It's been an evolving internal dialog while I'm doing all this fieldwork and reading in the dark corners of the form/analysis forums that has me thinking about learning how to drive from a standstill. It is regularly given out as advice to people looking to fix their form.
The issue I have with this advice is that a distance drive from a standstill does not translate into fixing the way 99% of players drive, which is with an x-step or an x-hop. "But how will they learn to shift their weight? It will help smooth out the backswing!", I can hear the calls of heresy already.
You do not generate your forward momentum the same way in a stand still drive. In a stand still you have add something to the movement that you do not have to add in an x-step. It's much easier to take a step or two to get your hips moving.
I'm not saying that there's no value in learning to drive from a standstill. I'm saying that if you're working on getting the fundamentals down, take the easy access to power first. I am making a big assumption, and it's probably the biggest hole in my argument - but I'm assuming that you aren't strong arming. The Dan Beto Video teaches how to make sure to accelerate the disc from your right pec... and it's probably taught more people the right way than any other video. The right pec drill though, once you've worked out where to pull from, isn't going to fix all the other issues of timing that you still have to work out.
And driving from a standstill and throwing upshots from a standstill are two different things. I believe that regularly throwing piles of upshots from 50-250' is a great idea... but toiling away to hit 350' from a standstill with a putter, I just don't think it's the best use of my time. Add a step and save yourself the headache. At least that's my argument.
Okay. Moving on.
There seems to be two common ways to generate a weight shift when driving with an x-step or x-hop. You can twist your hips against your core muscles during the reach back, then drive your knee down to uncork the hips, the core, the shoulders. This style is clearly visible in Will Schusterick's form. He has what I'll call an "active knee drop" where he's using the forward momentum from the x-step that's pushing him down the tee-pad instead of pushing with the back foot.
When you watch the full video you can see his hips are staying at the same velocity throughout the x-step until they stop during the plant/twist/open. The hips are not really accelerating from the plant foot - they're maintaining the momentum created in his x-step. His knees work together like a wave; it's really impressive.
Feldberg exemplifies the second style I'll call a "straight knee", which is much less driven from a twisting hip and more from a hip driving forward and the hips open with the drive, not from the dropping knee. He is accelerating his hips forward from his back foot to his plant. When you watch the full video, you can see Dave actually catches up with Will by accelerating forward to his plant foot (even accounting for the fact that he's further back in the teebox) because he's pressing/sliding his hips forward with that back foot.

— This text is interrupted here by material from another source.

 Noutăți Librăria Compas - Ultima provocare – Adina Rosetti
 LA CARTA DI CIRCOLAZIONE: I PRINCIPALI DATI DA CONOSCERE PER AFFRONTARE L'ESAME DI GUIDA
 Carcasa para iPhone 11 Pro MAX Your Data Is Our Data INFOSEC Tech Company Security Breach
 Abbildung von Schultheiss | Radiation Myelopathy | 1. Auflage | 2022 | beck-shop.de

The key difference is that an active-knee is going to require that back knee to get involved and some people are not built for that motion. I think Paul McBeth is somewhere in between. He does drop his knee, but it also appears that he's getting some drive from the instep of his back foot before he drops his knee.

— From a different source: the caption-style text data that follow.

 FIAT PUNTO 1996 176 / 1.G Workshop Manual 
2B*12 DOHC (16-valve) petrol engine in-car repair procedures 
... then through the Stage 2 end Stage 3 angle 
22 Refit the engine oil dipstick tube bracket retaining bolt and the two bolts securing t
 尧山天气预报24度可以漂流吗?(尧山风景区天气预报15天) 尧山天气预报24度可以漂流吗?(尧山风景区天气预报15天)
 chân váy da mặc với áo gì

And here's the kicker and one of the most frustrating parts of digging through all the footage, the screen shots, the posts... as players start taking some heat off a throw, they all do it different ways.
- Shorten up the back-swing
- Don't drive their hips open with the knee.
- Don't involve the hips as much.
- Less momentum from x-step
On top of that, they will adjust how closed or open their shoulders are and on top of that the amount of hyzer or anhyzer they can change things as well.
But for now, we can see that just in the hips, there's 2 distinctive styles. An active hip opening (Will) and a more combined hip/core opening (Dave).
The current curriculum if I was going to teach Backhand 101, would look like this:
1. Footwork: X-hop vs X-Step
2. Hips: Active knee vs straight knee hip shift
3. Upright Spine from Beginning to End, Coiling not Reaching
4. Wide reach back, hand on the outside of the disc
5. Driving Elbow, Pulling nip to nip on a flat line
6. Bracing on the Plant Foot
To answer a question that somebody messaged me:
Yeah, frustration is something I deal with.